# TASKS TO COMPLETE:
A) In the query plan documentation, set down everything from "1. query plans" down to "plans as JSON.".
B) In the query plan documentation, which function loads a join tree back from its JSON representation?
C) Extend the documentation on query plans and optimizer artifacts, picking up after its final sentence.

# DOCUMENT EXCERPT:
The :class:`~postbound.QueryPlan` is the central artifact of the optimizer. It represents the physical execution
plan of a query (or a part of it). There are three main ways to obtain a query plan:

1. query plans can be created manually just like any other Python object
2. query plans are the main output of the optimization pipelines.
3. the :class:`~postbound.Database` provides an :class:`~postbound.db.OptimizerInterface`
   which in turn has a :meth:`~postbound.db.OptimizerInterface.query_plan` (and
   :meth:`~postbound.db.OptimizerInterface.analyze_plan`) method to the query plan that the database system
   would use to execute a specific query
4. query plans can be constructed from the optimizer artifacts (see below) using
   :func:`~postbound.opt.to_query_plan`

Use the normal :ref:`jsonize` tools to export query plans as JSON.
:func:`~postbound.opt.read_query_plan_json` can be used to load a plan back from its JSON
representation.

Optimizer artifacts
^^^^^^^^^^^^^^^^^^^

The :class:`~postbound.JoinTree` is used to represent the join order of a query. Nodes can be annotated
to keep track of additional information. Other than constructing a tree manually, trees can be extracted from query plans
via :func:`~postbound.jointree_from_plan`. Use the normal :ref:`jsonize` tools to export
join trees as JSON. :func:`~postbound.opt.read_jointree_json` can be used to load a tree back
from its JSON representation.

:class:`~postbound.PhysicalOperatorAssignment` and :class:`~postbound.PlanParameterization` can be used to reperesent
(partial) optimizer decisions.

# DATA SECTION:
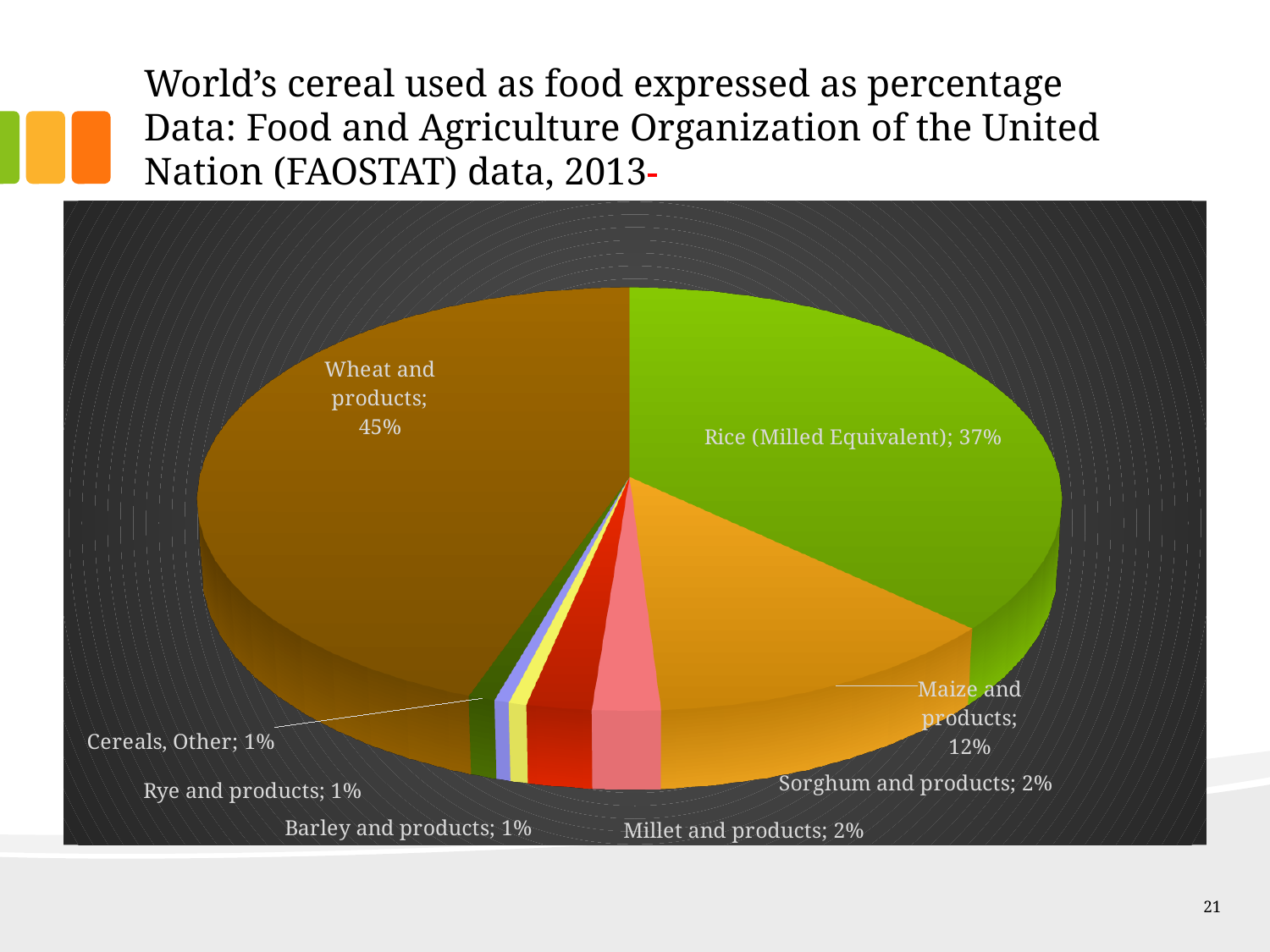
What is the value for Barley and products? 1% What is the value shown for Maize and products? 12% What is the difference in percentage points between Wheat and products and Rice (Milled Equivalent)? 8 What is the difference between the Rice (Milled Equivalent) share and the Maize and products share? 25 What percentage of the world's cereal used as food is Wheat and products? 45% How many categories (slices) are labelled in the pie chart? 8 What share does Rice (Milled Equivalent) have in the pie chart? 37% What percentage is shown for Sorghum and products? 2% Which is larger, the share for Maize and products or the share for Millet and products? Maize and products What is the source of the data cited in the slide title? Food and Agriculture Organization of the United Nation (FAOSTAT) data, 2013 Which category has the largest slice of the pie? Wheat and products What kind of chart is shown on the slide? pie chart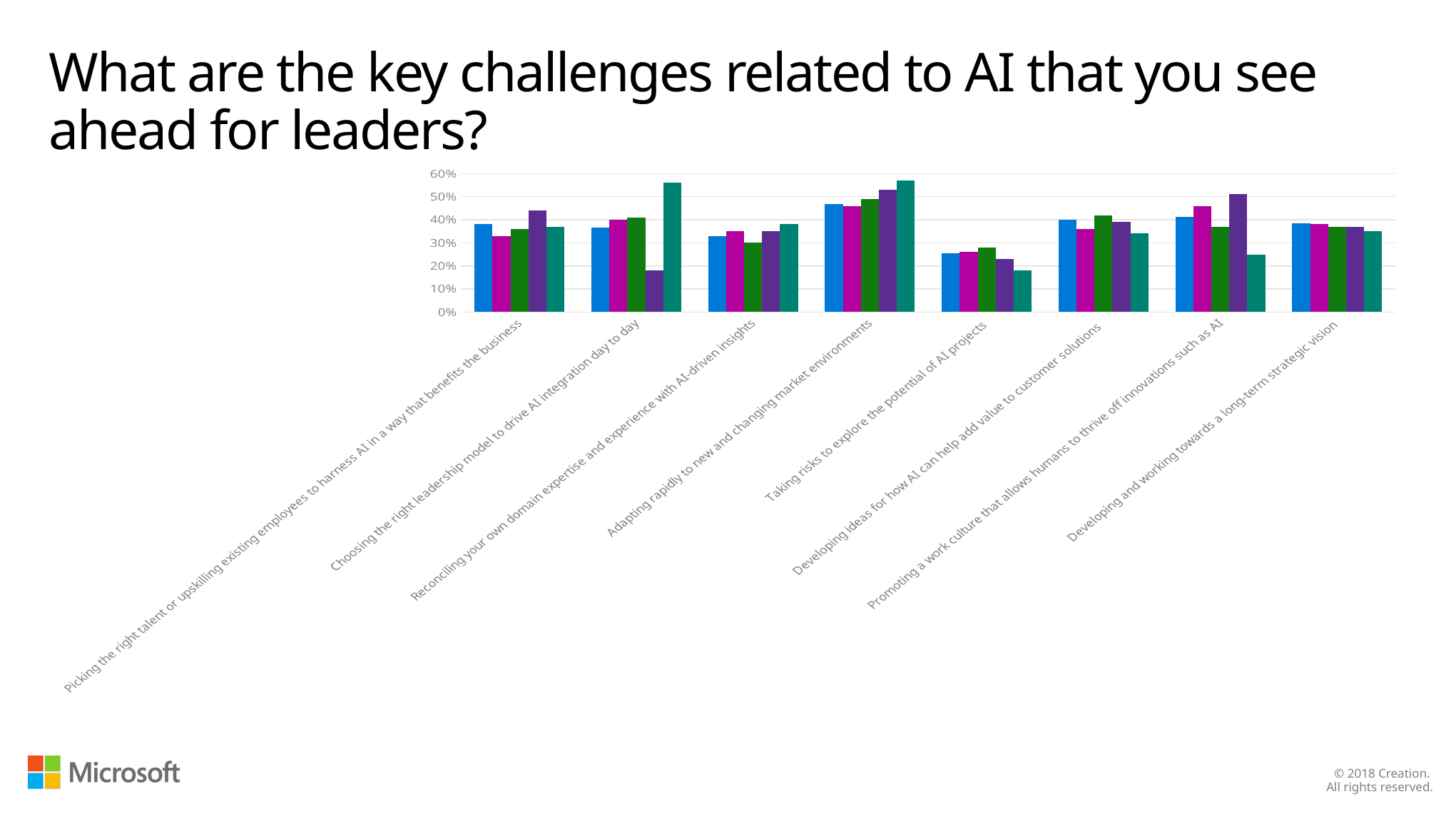
What kind of chart is shown on the slide? bar chart Is the teal bar for 'Promoting a work culture that allows humans to thrive off innovations such as AI' greater or less than 30%? less Is the teal bar for 'Taking risks to explore the potential of AI projects' greater or less than 20%? less How many challenge categories are shown along the x axis? 8 Which coloured bar is the lowest for 'Promoting a work culture that allows humans to thrive off innovations such as AI'? teal Is the purple bar for 'Choosing the right leadership model to drive AI integration day to day' greater or less than 20%? less Which is larger: the blue bar for 'Adapting rapidly to new and changing market environments' or the blue bar for 'Taking risks to explore the potential of AI projects'? Adapting rapidly to new and changing market environments Which coloured bar is the highest for 'Choosing the right leadership model to drive AI integration day to day'? teal How many bars (series) are plotted for each challenge category? 5 What is the highest value shown on the y axis? 60%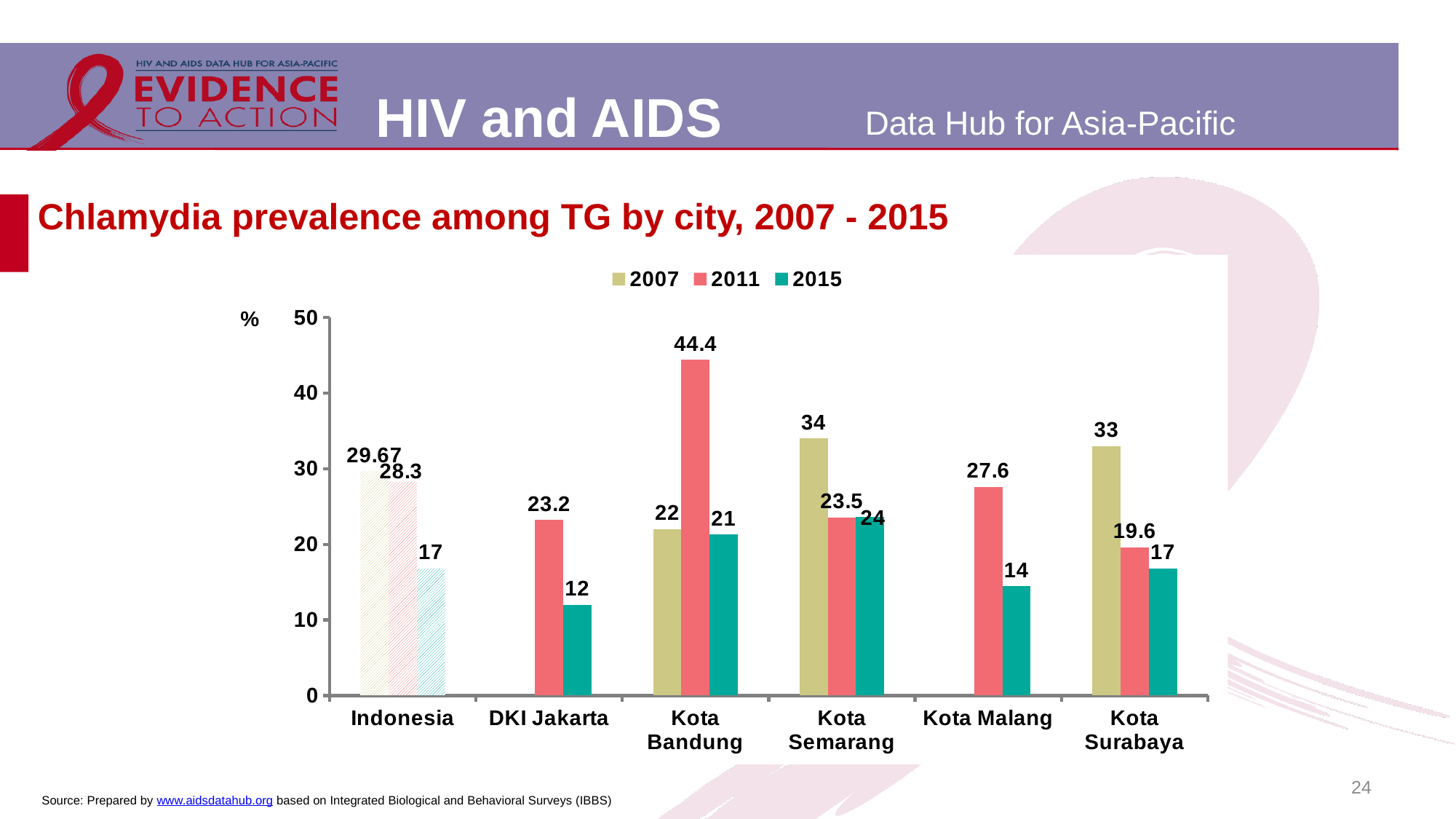
Is the 2011 value for DKI Jakarta greater or less than 20? greater Which city had the highest chlamydia prevalence among TG in 2011? Kota Bandung How many series does the legend list? 3 How many categories (locations) are shown on the x axis? 6 Which year does the legend associate with the red bars? 2011 What is the difference between the 2011 and 2015 chlamydia prevalence values for Kota Malang? 13.6 Which city had the lowest chlamydia prevalence among TG in 2015? DKI Jakarta What was the chlamydia prevalence among TG in Indonesia in 2007? 29.67 What kind of chart is shown on the slide? Bar chart Which is larger: the 2007 value for Kota Semarang or the 2007 value for Kota Surabaya? Kota Semarang What was the chlamydia prevalence among TG in Kota Bandung in 2011? 44.4 What was the chlamydia prevalence among TG in Kota Surabaya in 2015? 17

# ANSWER SECTION:
A)
1. query plans can be created manually just like any other Python object
2. query plans are the main output of the optimization pipelines.
3. the :class:`~postbound.Database` provides an :class:`~postbound.db.OptimizerInterface`
   which in turn has a :meth:`~postbound.db.OptimizerInterface.query_plan` (and
   :meth:`~postbound.db.OptimizerInterface.analyze_plan`) method to the query plan that the database system
   would use to execute a specific query
4. query plans can be constructed from the optimizer artifacts (see below) using
   :func:`~postbound.opt.to_query_plan`

Use the normal :ref:`jsonize` tools to export query plans as JSON.

B) postbound.opt.read_jointree_json

C)
Similar to join trees, these artifacts can be either constructed manually or extracted from query plans using
:func:`~postbound.operators_from_plan` or :func:`~postbound.parameters_from_plan`.
Use the normal :ref:`jsonize` tools to export them as JSON and :func:`~postbound.opt.read_operator_assignment_json` or
:func:`~postbound.opt.read_plan_params_json` to load them from their JSON representation.

.. tip::

    If you want to convert a query plan into all artifacts, you can use
    :func:`~postbound.opt.explode_query_plan` as a convenience function.

Join tree, operator assignment and plan parameterization can also be used to generate hinted queries. See the
:ref:`Cookbook <cookbook-partial-hinting>` for details.

.. _optimizer-utilities:

Optimizer utilities
-------------------

To aid the implementation of new optimizers, PostBOUND provides a number of commonly used data structures:

The :class:`~postbound.opt.JoinGraph` can be used to keep track of relations that have already been joined
or that can be integrated into a join tree.

Other utilities are implemented as pre-defined optimization stages, see :doc:`../advanced/existing-strategies` for
details.